TheHeart.org | Medscape Cardiology published my picks for the top stories of 2017. Here is the link: Mandrola’s Top 10 Cardiology Stories of 2017

I called it the year of the medical reversal. Medical reversals occur when a superior study contradicts current practice.

I love medical reversals. First, they make you think about history. History teaches us a lot. Second, reversals reduce hubris–always a good thing. Finally, writers must have controversy. Controversy is our canvas. Reversals and doctors’ delay in accepting the new practice is fun to watch and write about.

Some highlights from 2017:

Doctors were shocked to the core that stenting a major blockage did not relieve chest pain any better than a sham procedure. That’s shocking because we already knew stents used in patients with stable disease don’t reduce the odds of a heart attack or death. Now, if they don’t even relieve chest pain. OMG. Billions are spent looking for and fixing blockages.

Another reversal of recent years was the failure of a special kind of stent, called the BVS. The name is not important. The idea was that the cage would disappear over time. Vanishing stents promised to make the artery healthier in the long run. BVS failed. Miserably. But we knew this in 2016. The story in 2017 was that experts denied to accept the failure. When key leaders don’t admit error and they keep promoting a treatment that harms people, that breaks our trust. The medical profession needs trust.

One of the biggest reversals of our lifetime may be the revelations on fat intake. I discussed the issues in point 3 of the piece.

Sucking clots out of blood vessels seems like a good idea. Nope. Studies showed it doesn’t work any better than standard care. Yet here is the thing: doctors keep doing it because “they know” it works.

Since I began cardiology, we have tried to prevent kidney injury from contrast agents given to show blood vessels. This year, two studies found that three common practices to protect the kidneys did not work. Yet, you guessed it. Doctors still do it. Even crazier: one of the practices shown not to work is considered a marker of healthcare quality.

(Imagine that: a practice used to grade doctors and hospitals on quality was proven useless and actually slightly more harmful than doing nothing. My friends, here is a pro-tip: most quality measures, star ratings and the like are a total farce. I have never been more convinced that many quality measures reduce quality.)
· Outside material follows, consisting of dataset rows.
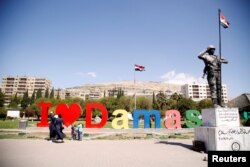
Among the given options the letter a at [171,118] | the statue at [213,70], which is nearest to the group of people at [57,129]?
the statue at [213,70]

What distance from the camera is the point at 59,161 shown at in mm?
9188

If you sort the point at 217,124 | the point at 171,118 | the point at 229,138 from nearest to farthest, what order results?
the point at 229,138, the point at 217,124, the point at 171,118

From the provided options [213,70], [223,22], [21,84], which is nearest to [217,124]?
[213,70]

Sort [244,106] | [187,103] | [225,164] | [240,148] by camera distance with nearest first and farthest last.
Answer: [225,164]
[240,148]
[244,106]
[187,103]

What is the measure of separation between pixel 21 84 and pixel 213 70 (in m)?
160

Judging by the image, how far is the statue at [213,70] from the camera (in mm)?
12455

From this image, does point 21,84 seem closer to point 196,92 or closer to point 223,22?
point 196,92

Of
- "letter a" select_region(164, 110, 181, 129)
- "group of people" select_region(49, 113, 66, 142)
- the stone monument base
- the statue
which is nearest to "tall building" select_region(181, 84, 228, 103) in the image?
"letter a" select_region(164, 110, 181, 129)

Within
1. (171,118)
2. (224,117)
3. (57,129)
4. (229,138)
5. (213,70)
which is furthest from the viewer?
(171,118)

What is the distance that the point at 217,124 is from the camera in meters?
11.4

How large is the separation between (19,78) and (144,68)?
140084 millimetres

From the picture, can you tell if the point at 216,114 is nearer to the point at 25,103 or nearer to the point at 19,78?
the point at 25,103

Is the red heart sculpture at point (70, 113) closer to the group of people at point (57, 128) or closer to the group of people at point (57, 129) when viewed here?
the group of people at point (57, 129)

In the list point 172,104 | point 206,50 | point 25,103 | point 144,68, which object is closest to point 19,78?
point 25,103
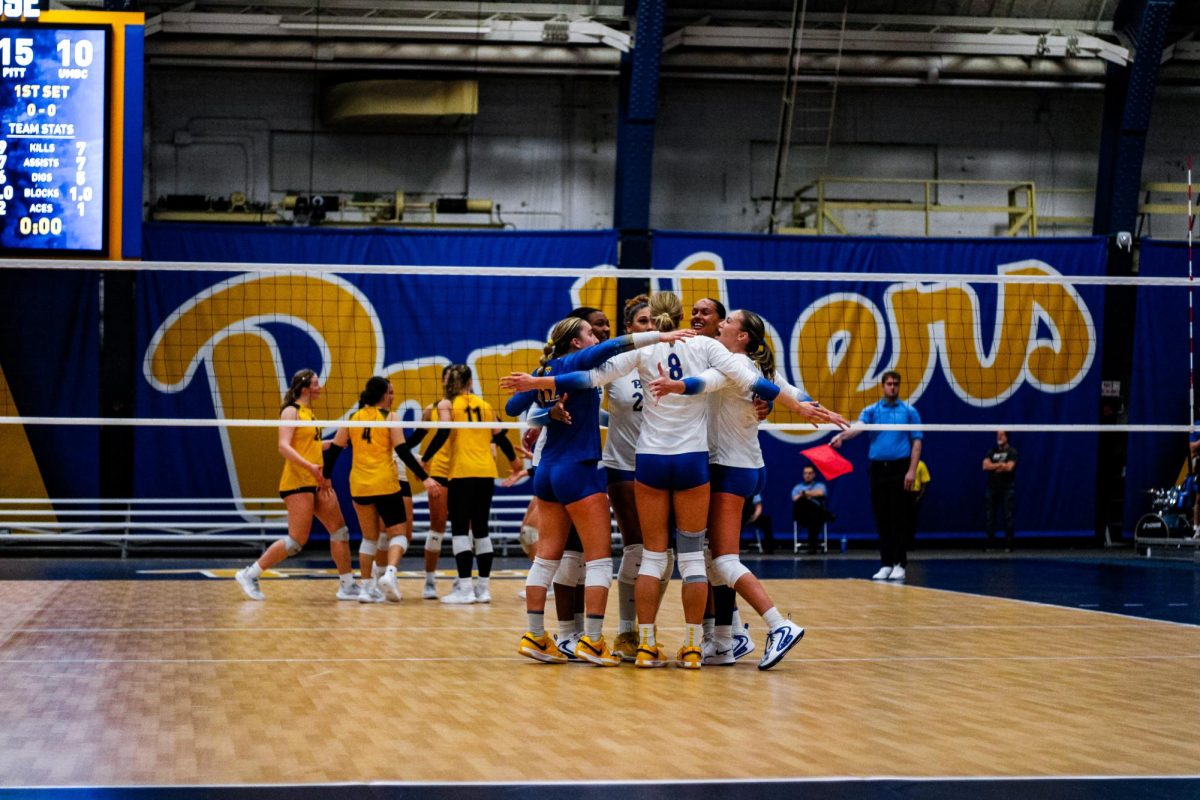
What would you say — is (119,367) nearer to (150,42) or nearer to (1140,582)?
(150,42)

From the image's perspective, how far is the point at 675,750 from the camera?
15.1ft

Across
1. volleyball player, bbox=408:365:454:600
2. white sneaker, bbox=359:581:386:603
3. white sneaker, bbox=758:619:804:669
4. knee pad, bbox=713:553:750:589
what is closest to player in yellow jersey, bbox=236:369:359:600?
white sneaker, bbox=359:581:386:603

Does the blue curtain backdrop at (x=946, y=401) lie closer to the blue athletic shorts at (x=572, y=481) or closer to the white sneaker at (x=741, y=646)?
the white sneaker at (x=741, y=646)

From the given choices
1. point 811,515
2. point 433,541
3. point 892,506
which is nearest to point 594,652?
point 433,541

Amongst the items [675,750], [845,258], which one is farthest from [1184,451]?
[675,750]

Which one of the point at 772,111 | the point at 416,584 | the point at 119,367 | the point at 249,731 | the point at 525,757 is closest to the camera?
the point at 525,757

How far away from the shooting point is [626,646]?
277 inches

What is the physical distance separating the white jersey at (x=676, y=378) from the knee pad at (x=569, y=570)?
0.76m

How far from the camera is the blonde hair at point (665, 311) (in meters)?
6.84

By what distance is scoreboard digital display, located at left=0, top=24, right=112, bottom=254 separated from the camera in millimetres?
12445

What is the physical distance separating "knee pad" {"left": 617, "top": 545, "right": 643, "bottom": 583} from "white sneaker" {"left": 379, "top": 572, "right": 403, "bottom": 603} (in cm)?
358

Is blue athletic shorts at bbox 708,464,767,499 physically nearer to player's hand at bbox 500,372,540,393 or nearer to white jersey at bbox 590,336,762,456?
white jersey at bbox 590,336,762,456

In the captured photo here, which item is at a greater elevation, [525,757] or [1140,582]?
[525,757]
Speaking of farces, that we say patients with pacemakers and defibrillators must have special devices (called MR-conditional) to undergo MRI scans is also utter nonsense. This year, a major study, and an expert consensus statement from Heart Rhythm Society (I was an author on it), showed that old thinking needs revision. Another truth: almost any cardiac device is safe in an MRI if the scan is done with a protocol and supervision.
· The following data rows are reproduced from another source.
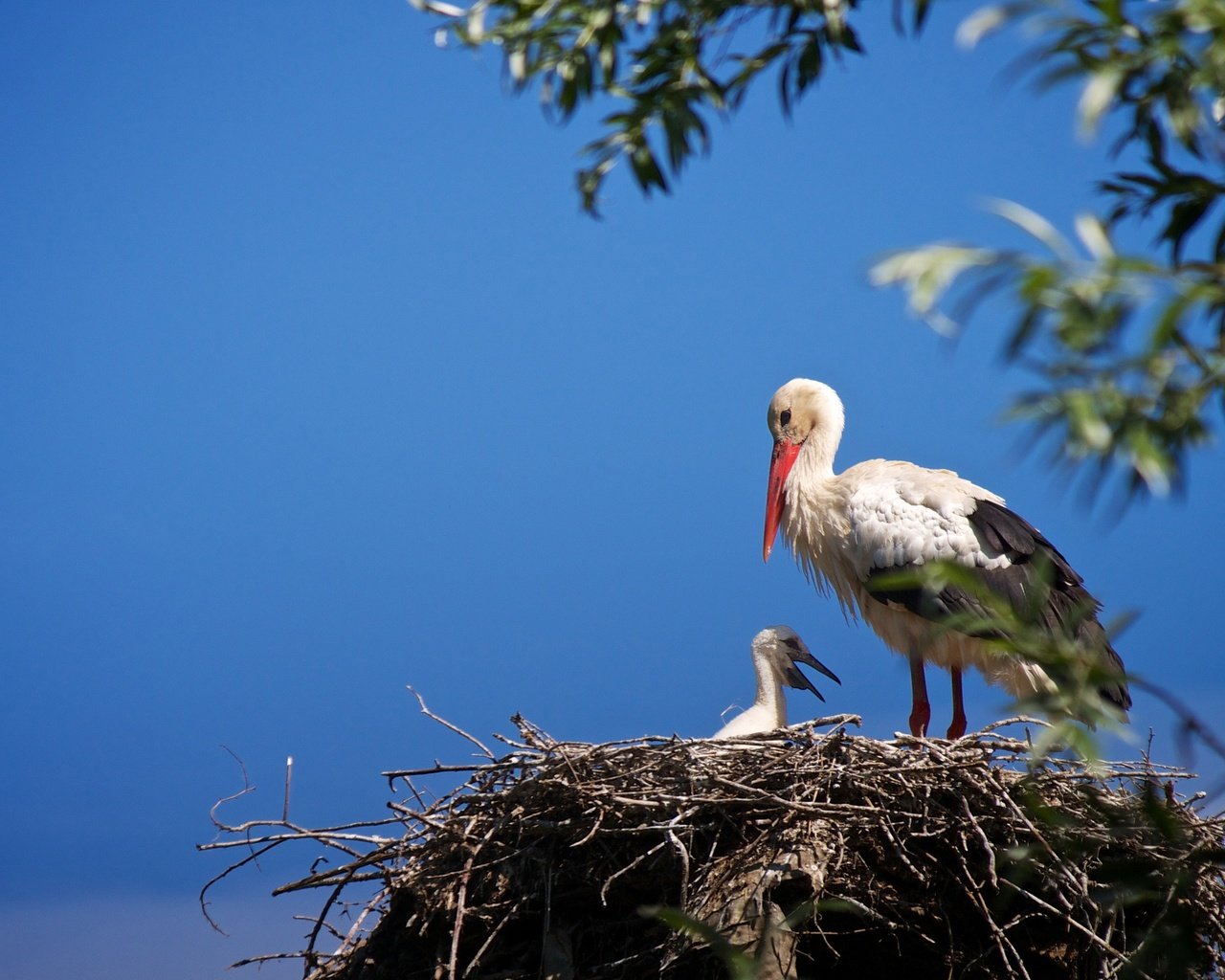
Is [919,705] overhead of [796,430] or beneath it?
beneath

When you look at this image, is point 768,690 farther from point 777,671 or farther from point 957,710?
point 957,710

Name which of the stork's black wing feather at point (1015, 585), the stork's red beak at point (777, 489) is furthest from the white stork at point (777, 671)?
the stork's red beak at point (777, 489)

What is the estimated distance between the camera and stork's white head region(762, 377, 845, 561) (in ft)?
20.4

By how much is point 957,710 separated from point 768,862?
2.23 metres

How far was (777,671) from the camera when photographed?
5.26 meters

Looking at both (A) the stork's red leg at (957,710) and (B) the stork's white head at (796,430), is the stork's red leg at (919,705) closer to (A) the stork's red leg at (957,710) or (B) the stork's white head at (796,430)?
(A) the stork's red leg at (957,710)

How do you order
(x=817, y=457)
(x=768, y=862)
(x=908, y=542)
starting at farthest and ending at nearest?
1. (x=817, y=457)
2. (x=908, y=542)
3. (x=768, y=862)

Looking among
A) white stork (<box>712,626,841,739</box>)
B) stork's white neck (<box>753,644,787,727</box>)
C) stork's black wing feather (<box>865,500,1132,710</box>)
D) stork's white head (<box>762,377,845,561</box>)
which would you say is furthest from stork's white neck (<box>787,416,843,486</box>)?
stork's white neck (<box>753,644,787,727</box>)

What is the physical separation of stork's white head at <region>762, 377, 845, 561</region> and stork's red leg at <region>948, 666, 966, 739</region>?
1.17 m

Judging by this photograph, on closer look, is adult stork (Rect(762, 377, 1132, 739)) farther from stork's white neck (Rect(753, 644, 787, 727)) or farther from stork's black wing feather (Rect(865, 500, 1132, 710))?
stork's white neck (Rect(753, 644, 787, 727))

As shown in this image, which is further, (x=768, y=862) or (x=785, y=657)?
(x=785, y=657)

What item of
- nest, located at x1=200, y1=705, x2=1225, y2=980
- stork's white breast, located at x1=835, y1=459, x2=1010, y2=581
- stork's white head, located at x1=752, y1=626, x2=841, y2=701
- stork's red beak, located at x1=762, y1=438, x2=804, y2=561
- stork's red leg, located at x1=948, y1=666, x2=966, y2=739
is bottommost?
nest, located at x1=200, y1=705, x2=1225, y2=980

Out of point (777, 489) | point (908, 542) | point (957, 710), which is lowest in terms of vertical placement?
point (957, 710)


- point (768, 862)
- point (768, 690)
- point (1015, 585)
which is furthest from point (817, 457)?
point (768, 862)
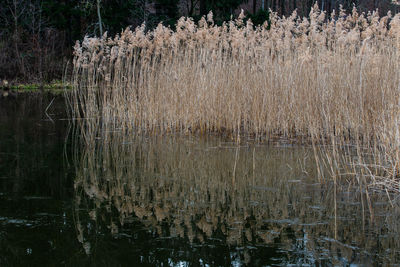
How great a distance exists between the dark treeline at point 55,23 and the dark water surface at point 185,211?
1242 cm

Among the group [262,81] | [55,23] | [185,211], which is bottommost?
[185,211]

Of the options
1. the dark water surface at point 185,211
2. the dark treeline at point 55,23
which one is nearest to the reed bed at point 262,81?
the dark water surface at point 185,211

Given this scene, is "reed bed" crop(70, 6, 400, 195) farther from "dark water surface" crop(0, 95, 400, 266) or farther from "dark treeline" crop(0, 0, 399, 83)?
"dark treeline" crop(0, 0, 399, 83)

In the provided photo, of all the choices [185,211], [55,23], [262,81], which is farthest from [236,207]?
[55,23]

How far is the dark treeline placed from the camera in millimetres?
17672

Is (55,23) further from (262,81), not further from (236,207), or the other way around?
(236,207)

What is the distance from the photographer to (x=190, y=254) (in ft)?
9.48

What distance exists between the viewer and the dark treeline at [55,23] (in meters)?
17.7

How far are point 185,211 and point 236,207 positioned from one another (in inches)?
15.6

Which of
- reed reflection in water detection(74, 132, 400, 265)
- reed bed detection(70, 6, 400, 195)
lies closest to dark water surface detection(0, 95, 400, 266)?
reed reflection in water detection(74, 132, 400, 265)

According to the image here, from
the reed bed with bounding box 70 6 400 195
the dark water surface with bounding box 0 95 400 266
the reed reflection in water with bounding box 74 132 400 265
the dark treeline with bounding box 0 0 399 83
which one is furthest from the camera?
the dark treeline with bounding box 0 0 399 83

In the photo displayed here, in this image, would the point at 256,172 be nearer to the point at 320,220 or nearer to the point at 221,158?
the point at 221,158

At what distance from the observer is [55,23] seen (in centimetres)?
1917

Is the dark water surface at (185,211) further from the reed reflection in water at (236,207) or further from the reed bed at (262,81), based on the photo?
the reed bed at (262,81)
Opioids made the top-ten. Tragic is the best word to describe what’s happening to youngsters afflicted with infections in the heart from IV heroin.

Inflammation made the list. So did a possible (emphasis on possible) new way of ablating heart tissue without invading the body.

Finally, there was no big news in atrial fibrillation in 2017. We still don’t understand the condition. We still ablate in the same inelegant way. I still see tons of overuse and misuse of AF treatments.